この投信の運用担当者は2006年から継続して担当。運用担当者を含めたチームは計10人で全員が調査担当と投資判断の業務を兼ねる。多くの運用会社の調査は業種別など分担制だが、ザ・ジャパンは担当分野を決めずに年に計2500件程度を自由に企業取材。各自が広い対象の中から相対的に魅力度の高いテーマを選び組み入れる。

 ただし好成績が評判になって投資家の資金が急に流れ込み、昨年4月には純資産(投信の規模)が急拡大した(前ページのグラフB参照)。5月以降の成績はこの投信では珍しく、市場平均を若干だが下回った。

「独自の銘柄を選んで勝つスタイルが、規模の拡大で難しくなったのでは」との心配も一部で聞かれる。好成績だったいくつかの投信が、規模の拡大後に成績が鈍化することは過去にもよく見られた。
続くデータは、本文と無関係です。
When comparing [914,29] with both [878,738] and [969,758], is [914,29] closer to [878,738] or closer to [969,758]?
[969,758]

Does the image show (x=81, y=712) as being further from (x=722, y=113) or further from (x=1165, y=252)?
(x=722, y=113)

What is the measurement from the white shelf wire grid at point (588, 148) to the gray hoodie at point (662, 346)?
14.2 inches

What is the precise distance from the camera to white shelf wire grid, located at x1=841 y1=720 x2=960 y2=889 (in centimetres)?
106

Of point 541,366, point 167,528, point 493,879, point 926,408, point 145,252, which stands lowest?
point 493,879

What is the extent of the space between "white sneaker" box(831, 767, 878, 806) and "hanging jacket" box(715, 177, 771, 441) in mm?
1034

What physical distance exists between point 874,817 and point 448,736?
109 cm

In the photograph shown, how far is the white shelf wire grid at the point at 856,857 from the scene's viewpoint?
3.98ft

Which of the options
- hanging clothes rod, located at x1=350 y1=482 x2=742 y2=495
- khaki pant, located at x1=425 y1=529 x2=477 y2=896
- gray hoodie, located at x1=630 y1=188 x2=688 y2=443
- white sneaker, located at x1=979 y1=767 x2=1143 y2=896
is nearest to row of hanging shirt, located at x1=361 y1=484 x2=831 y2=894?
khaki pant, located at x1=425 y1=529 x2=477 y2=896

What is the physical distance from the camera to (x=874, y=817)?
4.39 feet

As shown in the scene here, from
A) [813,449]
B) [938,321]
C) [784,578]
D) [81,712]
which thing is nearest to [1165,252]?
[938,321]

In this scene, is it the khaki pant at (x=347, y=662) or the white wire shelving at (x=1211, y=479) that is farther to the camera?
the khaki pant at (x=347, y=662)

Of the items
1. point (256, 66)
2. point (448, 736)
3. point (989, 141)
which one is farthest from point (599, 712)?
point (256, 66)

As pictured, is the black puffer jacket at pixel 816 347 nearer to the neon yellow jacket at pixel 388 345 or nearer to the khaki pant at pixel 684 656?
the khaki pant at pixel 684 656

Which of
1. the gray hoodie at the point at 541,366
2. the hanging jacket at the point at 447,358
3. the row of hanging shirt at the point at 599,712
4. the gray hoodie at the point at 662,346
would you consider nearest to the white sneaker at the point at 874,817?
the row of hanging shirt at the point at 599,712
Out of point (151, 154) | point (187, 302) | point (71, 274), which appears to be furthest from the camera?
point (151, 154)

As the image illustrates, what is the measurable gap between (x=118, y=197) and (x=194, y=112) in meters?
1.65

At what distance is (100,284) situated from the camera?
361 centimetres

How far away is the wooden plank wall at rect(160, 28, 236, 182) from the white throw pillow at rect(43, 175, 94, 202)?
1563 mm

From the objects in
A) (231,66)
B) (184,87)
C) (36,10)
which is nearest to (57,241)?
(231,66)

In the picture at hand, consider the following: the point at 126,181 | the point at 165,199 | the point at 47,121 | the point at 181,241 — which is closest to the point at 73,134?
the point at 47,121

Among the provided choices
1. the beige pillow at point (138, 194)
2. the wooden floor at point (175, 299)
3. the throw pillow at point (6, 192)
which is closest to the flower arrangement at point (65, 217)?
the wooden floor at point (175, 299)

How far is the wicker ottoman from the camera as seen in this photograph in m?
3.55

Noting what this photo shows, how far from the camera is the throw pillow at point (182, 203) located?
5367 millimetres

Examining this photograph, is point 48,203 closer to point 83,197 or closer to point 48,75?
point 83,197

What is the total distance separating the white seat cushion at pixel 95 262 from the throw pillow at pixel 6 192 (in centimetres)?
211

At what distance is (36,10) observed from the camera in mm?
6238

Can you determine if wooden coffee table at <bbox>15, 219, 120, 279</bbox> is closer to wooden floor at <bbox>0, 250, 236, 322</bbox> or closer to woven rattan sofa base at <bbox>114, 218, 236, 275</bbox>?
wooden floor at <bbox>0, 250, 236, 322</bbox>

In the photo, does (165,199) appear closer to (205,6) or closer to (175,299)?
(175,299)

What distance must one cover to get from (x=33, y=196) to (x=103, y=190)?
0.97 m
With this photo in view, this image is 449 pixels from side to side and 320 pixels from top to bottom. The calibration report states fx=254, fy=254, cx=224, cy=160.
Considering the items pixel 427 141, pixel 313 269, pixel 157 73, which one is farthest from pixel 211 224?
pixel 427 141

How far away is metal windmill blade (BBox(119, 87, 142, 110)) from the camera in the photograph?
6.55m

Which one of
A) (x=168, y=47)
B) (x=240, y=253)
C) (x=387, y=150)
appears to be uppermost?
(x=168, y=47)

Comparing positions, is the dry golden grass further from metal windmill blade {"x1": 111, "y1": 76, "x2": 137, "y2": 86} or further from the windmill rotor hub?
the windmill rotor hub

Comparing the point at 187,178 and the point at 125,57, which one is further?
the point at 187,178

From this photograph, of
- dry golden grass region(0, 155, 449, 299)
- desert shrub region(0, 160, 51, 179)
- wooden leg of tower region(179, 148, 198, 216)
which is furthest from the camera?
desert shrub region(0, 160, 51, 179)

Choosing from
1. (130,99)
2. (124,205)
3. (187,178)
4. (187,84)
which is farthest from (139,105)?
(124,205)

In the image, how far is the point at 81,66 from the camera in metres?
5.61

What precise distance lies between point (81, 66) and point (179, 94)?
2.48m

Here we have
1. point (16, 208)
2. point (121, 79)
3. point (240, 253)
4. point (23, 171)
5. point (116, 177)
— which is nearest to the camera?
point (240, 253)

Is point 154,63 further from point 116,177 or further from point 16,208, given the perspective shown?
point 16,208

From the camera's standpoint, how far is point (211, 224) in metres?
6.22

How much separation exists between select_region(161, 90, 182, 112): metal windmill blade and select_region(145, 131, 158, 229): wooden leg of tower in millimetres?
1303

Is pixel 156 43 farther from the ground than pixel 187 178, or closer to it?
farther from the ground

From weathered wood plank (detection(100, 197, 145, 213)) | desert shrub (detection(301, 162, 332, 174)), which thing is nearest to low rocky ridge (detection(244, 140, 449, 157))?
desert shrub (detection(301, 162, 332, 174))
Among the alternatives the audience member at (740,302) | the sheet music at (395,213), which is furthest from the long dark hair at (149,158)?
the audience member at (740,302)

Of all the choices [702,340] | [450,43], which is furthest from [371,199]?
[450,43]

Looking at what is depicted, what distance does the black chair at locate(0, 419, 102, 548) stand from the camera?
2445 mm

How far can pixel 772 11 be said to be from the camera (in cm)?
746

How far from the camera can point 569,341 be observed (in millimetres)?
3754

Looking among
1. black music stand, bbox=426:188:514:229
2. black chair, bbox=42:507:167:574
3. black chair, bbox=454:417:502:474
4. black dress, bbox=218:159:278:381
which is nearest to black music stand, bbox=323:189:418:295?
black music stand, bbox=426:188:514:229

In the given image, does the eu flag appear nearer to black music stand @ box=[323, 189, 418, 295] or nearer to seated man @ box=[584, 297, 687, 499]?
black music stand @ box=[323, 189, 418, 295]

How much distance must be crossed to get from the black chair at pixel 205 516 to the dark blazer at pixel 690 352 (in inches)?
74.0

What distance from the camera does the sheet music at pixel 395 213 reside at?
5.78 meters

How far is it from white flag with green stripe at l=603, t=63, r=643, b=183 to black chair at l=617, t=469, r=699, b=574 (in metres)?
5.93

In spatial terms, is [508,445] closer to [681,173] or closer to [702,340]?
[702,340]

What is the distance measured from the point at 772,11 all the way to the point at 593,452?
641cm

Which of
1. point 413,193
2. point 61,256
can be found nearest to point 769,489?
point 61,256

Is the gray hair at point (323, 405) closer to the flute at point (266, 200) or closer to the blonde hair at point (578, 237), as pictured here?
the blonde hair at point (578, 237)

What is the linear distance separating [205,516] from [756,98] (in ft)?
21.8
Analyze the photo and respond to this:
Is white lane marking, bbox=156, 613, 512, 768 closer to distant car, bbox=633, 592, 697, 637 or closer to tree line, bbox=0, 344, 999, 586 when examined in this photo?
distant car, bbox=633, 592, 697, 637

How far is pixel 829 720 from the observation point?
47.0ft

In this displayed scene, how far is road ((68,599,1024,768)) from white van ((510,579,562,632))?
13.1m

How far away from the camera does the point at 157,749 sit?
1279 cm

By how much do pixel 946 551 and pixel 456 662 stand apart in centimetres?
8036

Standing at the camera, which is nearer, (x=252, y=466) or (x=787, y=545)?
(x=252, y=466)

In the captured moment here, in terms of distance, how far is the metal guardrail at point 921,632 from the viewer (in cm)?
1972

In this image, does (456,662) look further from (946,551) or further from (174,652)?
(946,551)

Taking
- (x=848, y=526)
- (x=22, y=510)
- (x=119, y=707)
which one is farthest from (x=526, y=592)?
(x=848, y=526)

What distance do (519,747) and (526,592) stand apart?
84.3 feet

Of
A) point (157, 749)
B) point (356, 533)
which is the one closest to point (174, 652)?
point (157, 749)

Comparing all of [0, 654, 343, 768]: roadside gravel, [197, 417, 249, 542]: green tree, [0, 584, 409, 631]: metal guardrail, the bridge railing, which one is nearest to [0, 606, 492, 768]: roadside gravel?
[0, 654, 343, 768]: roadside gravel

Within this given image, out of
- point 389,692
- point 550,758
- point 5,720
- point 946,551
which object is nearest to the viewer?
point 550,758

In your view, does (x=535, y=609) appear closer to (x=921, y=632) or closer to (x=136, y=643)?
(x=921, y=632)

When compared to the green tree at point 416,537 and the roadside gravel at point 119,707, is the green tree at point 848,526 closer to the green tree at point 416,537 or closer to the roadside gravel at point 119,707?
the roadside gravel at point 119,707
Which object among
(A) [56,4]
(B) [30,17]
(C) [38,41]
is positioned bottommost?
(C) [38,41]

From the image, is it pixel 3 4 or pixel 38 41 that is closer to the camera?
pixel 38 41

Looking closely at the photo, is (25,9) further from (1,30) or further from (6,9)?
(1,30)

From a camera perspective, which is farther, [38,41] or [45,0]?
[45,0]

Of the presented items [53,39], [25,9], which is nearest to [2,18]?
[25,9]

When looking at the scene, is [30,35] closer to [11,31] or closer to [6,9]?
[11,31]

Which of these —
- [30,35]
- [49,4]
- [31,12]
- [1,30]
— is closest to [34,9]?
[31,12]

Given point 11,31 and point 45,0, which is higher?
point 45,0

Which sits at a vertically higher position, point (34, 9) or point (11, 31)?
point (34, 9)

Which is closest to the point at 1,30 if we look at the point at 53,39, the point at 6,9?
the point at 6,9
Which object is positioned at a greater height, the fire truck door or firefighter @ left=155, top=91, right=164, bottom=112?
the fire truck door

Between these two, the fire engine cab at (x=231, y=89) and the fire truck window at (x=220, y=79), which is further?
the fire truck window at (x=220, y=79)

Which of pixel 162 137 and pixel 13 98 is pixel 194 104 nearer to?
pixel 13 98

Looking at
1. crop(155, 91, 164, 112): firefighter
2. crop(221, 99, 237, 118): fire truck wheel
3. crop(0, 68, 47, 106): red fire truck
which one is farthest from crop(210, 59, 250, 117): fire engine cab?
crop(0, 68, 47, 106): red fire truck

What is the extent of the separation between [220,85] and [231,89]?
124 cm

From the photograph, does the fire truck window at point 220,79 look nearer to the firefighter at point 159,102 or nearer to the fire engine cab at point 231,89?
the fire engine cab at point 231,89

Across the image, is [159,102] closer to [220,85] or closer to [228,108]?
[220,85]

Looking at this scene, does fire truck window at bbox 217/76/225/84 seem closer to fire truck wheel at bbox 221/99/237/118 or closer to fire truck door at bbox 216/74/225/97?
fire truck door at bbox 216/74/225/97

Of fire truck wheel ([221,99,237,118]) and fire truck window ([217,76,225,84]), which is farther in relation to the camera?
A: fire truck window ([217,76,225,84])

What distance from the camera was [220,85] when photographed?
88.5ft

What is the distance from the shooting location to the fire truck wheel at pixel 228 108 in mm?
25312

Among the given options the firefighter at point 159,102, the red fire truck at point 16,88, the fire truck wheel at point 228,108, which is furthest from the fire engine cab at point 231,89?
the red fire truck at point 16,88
規模が大きくなると、運用担当者がいいと思う銘柄だけで全体を構成することが難しくなり、いい銘柄の比率が薄まってしまいがちになるからだ。

 ただしザ・ジャパンの運用担当者は「多く組み入れた銘柄が昨年春まで大きく上がった反動で一服したことが、成績が一時伸び悩んだ要因だった。今はまだ運用がやりにくくなるほど極端に大きな規模とは言えない」と答える。規模拡大後も好調を維持できるかどうか注目の時期だ。

運用担当者が長期に担当し続けるメリット

 やはり「ファンド・オブ・ザ・ディケード」に選ばれた日本株の「ライジング・サン」は、規模の小さな小型株が対象だ。

 多くの中小型ファンドは上場直後で注目度の高い「旬の銘柄」に投資しがち。しかし、そうした銘柄は注目が薄れれば急落することも多い。

 ライジング・サンは経営体質が安定したリスクの少ない銘柄を選ぶ。運用担当者は「そのうえで、競合の撤退や規制緩和など、近い将来に割安さが解消すると確信できた銘柄を選ぶ」と話す。運用担当者は投信ができてから一貫して携わっている。

 このように運用担当者が長期で担当し続けていることは、今回の受賞投信の多くで共通だ。

 外国株部門で選ばれた「エーベスト・イー」は、割安株投資で知られる米ハリス・アソシエイツ社が運用を担当。ファンドマネジャー2人とも、やはり10年近く継続して担当している。

 アナリストなどのチームが、特定の業種や国に特化せず、詳細な企業取材をもとに自由に選ぶ体制も、「ザ・ジャパン」「ライジング・サン」と似る。現在の組み入れ銘柄の構成比の第2位はスイスで、これも珍しい。

 これまで「10年で勝ちぬいた投信」の特徴をざっと見てきた。読者は「じゃあ、こうした投信を買っておけば、この先10年も勝てるはずだ」と思うかもしれない。確かにそうなるかもしれないのだが、残念ながら「絶対」とは言い切れない。